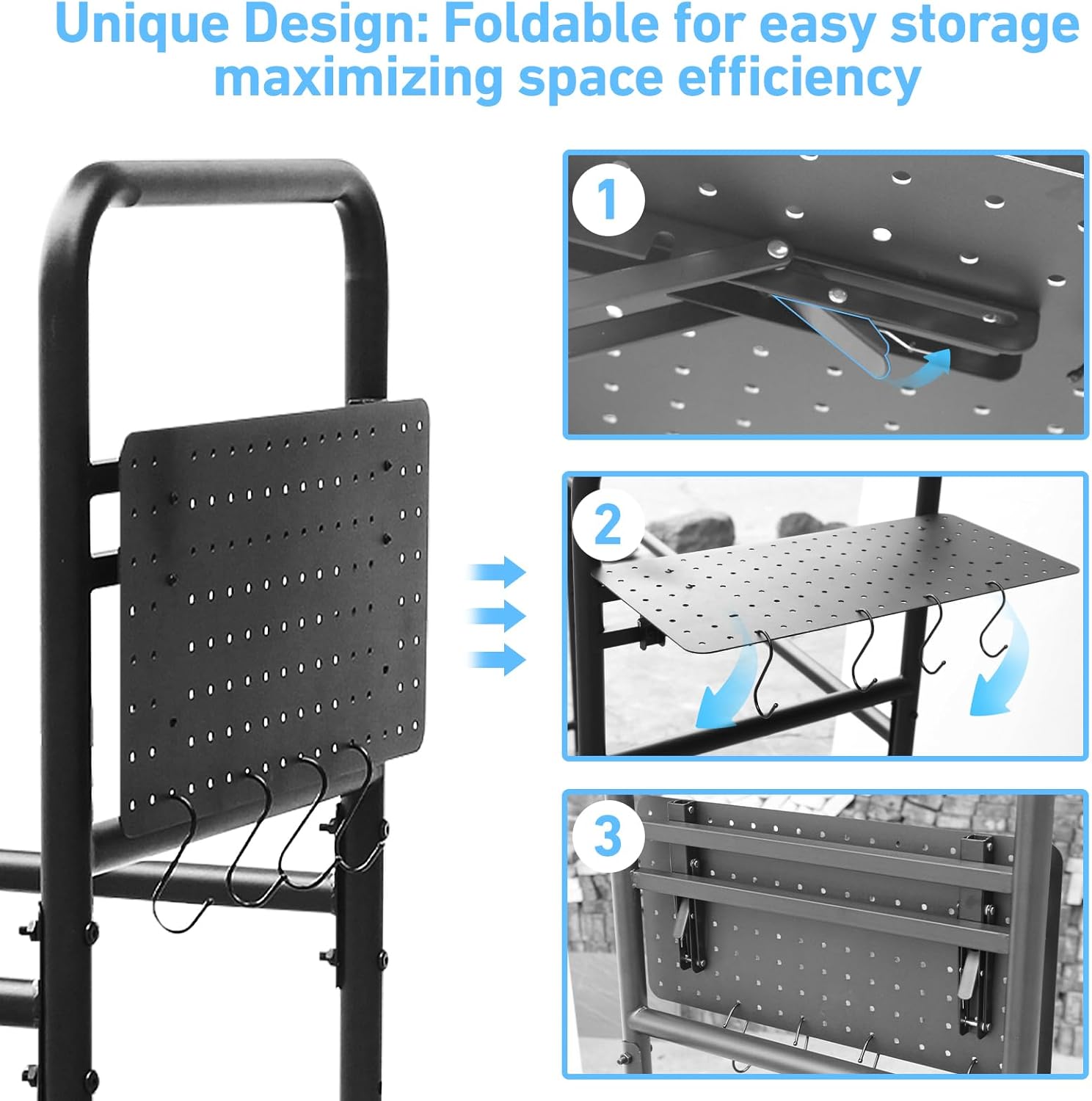 Unique Design: Foldable for easy storage maximizing space efficiency

1

2

3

..............................

Work item: Would you copy out all the data exactly, without the images?

Output:
 Unique Design: Foldable for easy storage maximizing space efficiency

1

2

3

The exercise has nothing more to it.